One session during a residential workshop with adults who had learning difficulties really stood out as a life changing experience for me. I had gone along to help out and get a better feel for the work as this was important in my role when submitting funding proposals. One quiet Saturday afternoon, the 4 arts workers, about 20 adults with varying degrees of learning difficulties and myself gathered in the large function room for a music session. The idea was simple, led by Tim, who played the guitar, we would all pick instruments of our own choosing and we would have a free for all jam session. There were cymbals, drums, kazoos, glockenspiels, triangles, maracas and a whole host of exotic instruments and percussion. Tim started by playing a few simple chords, someone banged a drum, another a triangle, another clapped, someone sang out. Each of us tested out our instruments as and when we felt enough confidence to join in, at first, it was a racket, it was random, tuneless and without cohesion. As the minutes passed, the group became an ensemble, the random notes, noises and rhythms began to gel and what was at first chaos, transitioned into order. As each member found their voice, the music evolved into a symphony that grew and went from strength to strength, receded into tranquillity and mindfulness before yet again swelling to crescendos, highs and lows, light and dark, joy and sadness. Chills ran up and down my spine as I looked around and saw the joy and sense of achievement on each and every face. The symphony went on for over 45 minutes, ending in an unrehearsed, perfectly timed finale quickly followed by spontaneous cries of joy, laughter, tears and elation. An amazing experience that demonstrated the power of music on so many levels. It was cathartic for everyone there, each of us taken on a personal journey to our own destination in the company of friends and like minds. Several members of that group went on to form a band and play at various venues – great advocates for people with learning difficulties.
Without doubt the workshop renewed my interest in music and reminded me of the power that music can wield. How it can manipulate our emotions, how it can make our heart race or bring joy, calm, sadness. Music can invoke memories, it can make take you to another place and it is a common language that has no boundaries except those made by others who wish to impose them. Mostly, it reminded me of how much I missed making music.

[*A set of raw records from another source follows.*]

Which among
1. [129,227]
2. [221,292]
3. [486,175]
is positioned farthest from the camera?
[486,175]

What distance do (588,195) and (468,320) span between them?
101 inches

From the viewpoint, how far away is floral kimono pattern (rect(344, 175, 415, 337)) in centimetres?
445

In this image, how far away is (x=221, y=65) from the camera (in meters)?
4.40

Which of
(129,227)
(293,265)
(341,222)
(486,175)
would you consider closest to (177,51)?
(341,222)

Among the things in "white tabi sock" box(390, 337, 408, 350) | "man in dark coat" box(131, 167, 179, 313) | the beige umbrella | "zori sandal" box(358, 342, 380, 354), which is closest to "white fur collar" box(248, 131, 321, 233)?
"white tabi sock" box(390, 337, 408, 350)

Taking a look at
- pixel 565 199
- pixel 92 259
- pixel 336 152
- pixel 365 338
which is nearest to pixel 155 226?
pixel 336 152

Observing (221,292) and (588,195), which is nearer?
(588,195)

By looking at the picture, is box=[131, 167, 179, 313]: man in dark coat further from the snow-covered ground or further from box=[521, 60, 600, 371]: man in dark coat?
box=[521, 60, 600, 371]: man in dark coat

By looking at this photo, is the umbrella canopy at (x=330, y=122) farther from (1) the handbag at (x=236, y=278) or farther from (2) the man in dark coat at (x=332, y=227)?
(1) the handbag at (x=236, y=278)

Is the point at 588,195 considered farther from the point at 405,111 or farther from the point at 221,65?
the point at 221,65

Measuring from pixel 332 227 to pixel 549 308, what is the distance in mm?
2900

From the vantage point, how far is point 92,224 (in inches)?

For the next 10 years, work got in the way and it wasn’t until two years ago I had the opportunity to begin to dabble again. Time and technology had brought about massive changes in the range of equipment and the opportunities to record and distribute or share music. It was a new world. Feeling somewhat intimidated, I decided that research into what was available that would suit the abilities of a non-musician technically competent muso was too confusing so I plumped for a simple midi controller keyboard and some free software that came with it. Hooking it up to the PC, watching a few YouTube videos and hey presto, I was making music.
As I approached my new adventures in creating music I brought with me many lessons learnt along the way. Three of those lessons stand out and currently influence my approach:
- Enjoy what I do and don’t take it all too serious – the reality is I am not likely to make any money from my music, I ain’t going to be a star and most people will not encourage or even acknowledge what I do, so…
- Do what feels right and don’t be constrained by trying to fit a particular genre or trend, express myself within my own frame of reference and trust the belief that if I like something I create, if it sparks my imagination of touches my emotions then someone else might also experience positive or similar responses.
- Never cast a shadow on another person’s dream and where possible, light the way, you might be surprised.